Sanford J. Greenburger Associates
- Status: active
- Founded: 1932
- Founder: Sanford J. Greenburger
- Country of origin: United States
- Headquarters location: 55 Fifth Avenue, New York City, United States
- Key people: Heidi Lange (President), Dan Mandel (Vice President)
- Fiction genres: general fiction, nonfiction, children's, young adult
- Official website: https://www.greenburger.com

= Sanford J. Greenburger Associates =

Sanford J. Greenburger Associates is a major New York literary agency. It represents a wide variety of world-renowned writers, including Franz Kafka, Jean-Paul Sartre, as well as contemporary best-selling authors, such as Dan Brown and Nelson Demille.

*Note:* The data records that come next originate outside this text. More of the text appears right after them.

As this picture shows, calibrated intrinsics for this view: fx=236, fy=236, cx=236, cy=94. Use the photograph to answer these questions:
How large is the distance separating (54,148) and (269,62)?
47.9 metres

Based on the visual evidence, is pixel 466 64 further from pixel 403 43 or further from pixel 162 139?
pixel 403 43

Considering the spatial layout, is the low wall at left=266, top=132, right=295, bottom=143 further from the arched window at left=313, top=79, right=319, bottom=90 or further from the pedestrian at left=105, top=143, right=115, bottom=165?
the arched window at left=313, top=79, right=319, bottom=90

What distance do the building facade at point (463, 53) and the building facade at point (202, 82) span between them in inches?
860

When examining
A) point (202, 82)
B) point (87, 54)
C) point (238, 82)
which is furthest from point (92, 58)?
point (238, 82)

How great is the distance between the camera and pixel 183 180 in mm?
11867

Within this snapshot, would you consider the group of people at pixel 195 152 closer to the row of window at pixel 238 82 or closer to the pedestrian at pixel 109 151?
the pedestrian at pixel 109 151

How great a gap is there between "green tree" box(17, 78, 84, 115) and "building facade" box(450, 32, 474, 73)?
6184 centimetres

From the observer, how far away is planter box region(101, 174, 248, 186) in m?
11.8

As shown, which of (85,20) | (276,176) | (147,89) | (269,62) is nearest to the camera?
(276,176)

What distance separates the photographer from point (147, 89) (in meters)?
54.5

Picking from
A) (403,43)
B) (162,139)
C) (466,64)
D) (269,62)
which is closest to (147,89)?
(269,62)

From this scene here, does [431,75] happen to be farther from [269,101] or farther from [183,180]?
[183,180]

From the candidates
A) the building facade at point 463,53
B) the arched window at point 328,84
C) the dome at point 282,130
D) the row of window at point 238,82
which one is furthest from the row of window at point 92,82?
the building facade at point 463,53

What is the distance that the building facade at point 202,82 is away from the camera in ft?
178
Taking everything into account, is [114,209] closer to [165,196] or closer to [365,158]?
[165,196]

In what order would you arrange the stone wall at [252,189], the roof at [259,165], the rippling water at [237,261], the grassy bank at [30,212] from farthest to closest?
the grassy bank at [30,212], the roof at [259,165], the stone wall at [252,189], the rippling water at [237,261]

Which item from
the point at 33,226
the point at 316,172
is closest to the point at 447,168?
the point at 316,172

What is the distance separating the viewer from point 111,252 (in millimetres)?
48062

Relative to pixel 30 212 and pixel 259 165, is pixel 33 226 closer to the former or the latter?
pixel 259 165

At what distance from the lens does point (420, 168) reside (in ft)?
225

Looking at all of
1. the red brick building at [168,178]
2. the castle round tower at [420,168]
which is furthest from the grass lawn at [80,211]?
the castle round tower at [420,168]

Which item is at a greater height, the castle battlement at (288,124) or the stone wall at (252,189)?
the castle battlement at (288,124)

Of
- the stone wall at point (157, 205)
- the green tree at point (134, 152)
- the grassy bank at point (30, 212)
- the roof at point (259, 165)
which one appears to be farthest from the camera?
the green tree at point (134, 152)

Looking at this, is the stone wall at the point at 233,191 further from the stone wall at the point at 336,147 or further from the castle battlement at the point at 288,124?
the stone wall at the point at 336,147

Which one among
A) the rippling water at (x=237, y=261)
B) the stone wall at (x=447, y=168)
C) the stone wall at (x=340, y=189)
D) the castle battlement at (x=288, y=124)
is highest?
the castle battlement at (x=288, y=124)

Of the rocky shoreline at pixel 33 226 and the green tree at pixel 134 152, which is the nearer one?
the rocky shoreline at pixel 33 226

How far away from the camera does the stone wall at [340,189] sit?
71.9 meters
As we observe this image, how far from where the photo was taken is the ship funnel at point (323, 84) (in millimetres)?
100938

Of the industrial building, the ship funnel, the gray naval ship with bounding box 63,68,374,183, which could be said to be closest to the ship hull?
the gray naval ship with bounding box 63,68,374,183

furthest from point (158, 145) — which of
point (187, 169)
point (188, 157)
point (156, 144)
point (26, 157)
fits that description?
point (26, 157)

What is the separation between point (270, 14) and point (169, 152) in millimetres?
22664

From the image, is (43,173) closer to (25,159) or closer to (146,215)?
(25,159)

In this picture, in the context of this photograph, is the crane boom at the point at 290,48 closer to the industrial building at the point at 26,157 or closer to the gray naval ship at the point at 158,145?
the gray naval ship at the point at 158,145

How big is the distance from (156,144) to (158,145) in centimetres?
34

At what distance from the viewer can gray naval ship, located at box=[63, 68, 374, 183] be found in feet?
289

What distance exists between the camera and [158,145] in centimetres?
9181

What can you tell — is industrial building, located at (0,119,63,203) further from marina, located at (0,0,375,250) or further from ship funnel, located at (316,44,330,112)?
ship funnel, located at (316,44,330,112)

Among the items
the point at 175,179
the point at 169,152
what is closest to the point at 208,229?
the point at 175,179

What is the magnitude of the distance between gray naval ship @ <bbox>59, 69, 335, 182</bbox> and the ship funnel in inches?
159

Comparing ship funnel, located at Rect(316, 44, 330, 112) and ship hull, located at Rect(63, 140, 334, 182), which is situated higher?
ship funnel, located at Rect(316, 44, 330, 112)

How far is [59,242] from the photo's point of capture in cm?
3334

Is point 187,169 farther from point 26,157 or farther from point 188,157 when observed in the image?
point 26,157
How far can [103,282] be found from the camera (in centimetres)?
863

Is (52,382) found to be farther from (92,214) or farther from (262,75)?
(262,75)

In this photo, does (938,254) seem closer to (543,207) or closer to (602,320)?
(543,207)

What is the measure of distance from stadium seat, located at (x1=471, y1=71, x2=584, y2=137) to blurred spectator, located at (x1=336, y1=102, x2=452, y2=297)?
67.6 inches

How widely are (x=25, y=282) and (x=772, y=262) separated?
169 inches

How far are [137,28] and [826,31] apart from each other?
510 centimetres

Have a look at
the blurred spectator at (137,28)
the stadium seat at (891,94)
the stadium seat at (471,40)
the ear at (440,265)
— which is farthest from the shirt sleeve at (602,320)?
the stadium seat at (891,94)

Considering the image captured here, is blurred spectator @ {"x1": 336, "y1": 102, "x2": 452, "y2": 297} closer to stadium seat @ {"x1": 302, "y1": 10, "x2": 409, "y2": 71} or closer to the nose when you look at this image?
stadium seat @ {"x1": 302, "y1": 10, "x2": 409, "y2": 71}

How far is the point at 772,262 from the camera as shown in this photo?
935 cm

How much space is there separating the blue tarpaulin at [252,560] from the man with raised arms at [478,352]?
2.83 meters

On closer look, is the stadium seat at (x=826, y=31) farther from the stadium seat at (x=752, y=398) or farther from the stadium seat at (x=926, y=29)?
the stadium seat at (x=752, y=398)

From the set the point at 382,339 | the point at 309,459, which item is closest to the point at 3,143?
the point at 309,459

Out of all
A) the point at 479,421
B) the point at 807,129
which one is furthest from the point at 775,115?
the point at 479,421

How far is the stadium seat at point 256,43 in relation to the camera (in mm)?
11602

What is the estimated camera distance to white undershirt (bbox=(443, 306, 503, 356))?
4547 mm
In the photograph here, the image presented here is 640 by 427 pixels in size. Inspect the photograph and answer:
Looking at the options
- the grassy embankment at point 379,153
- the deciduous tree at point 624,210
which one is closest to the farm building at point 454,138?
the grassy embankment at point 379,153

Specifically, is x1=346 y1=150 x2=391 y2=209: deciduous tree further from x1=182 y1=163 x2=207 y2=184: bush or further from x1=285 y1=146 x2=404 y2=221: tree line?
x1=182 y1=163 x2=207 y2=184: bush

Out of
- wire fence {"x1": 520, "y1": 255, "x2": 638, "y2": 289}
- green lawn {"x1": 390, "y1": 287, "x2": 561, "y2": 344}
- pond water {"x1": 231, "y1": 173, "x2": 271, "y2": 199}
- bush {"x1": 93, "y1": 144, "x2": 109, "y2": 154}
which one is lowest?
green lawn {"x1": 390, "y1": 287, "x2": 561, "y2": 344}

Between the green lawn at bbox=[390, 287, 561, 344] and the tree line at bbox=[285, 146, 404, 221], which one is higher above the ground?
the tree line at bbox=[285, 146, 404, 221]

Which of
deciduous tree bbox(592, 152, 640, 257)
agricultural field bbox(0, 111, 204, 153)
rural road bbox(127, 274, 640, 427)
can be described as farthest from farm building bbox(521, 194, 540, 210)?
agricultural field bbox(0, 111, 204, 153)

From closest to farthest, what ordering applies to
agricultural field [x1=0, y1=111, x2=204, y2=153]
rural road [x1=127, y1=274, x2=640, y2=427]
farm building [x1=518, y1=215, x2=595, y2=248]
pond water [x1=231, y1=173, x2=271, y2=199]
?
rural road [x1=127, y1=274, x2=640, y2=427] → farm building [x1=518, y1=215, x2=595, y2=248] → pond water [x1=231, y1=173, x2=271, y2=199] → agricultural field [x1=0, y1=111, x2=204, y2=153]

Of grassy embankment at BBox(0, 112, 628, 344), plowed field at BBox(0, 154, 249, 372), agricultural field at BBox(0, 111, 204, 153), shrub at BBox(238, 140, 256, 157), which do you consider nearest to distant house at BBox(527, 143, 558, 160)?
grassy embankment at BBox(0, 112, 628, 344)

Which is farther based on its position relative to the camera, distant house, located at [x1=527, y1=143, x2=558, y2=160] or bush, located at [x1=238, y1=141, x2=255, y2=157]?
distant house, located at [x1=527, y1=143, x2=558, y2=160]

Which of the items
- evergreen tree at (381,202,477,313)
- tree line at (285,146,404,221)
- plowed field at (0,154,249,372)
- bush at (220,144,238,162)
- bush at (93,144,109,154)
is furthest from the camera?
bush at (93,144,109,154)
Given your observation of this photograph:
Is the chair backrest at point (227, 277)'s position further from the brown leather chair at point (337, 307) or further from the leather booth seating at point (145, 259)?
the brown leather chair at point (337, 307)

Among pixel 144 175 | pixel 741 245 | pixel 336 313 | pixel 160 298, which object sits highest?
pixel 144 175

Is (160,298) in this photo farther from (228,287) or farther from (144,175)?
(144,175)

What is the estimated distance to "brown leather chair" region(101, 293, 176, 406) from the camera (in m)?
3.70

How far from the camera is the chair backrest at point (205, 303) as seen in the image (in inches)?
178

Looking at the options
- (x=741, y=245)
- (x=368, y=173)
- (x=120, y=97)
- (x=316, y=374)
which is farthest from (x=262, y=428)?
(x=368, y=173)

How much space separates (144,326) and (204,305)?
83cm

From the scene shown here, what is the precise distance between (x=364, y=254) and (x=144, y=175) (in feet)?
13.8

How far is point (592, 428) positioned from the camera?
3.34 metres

The agency was founded in 1932 by Sanford J. Greenburger, an agent who pioneered book scouting, and was a privately owned company until 1971. Following Greenburger's death in 1971, the agency became a partnership owned by the affiliated agents. It currently has eleven partner agents, a foreign rights director, and support staff.

Sanford J. Greenburger Associates is known as a prestige launch pad for literary agents and book editors, many of whom began their publishing careers as assistants or junior agents at the agency. Several former high-level editors and publishers have also joined the agency's staff.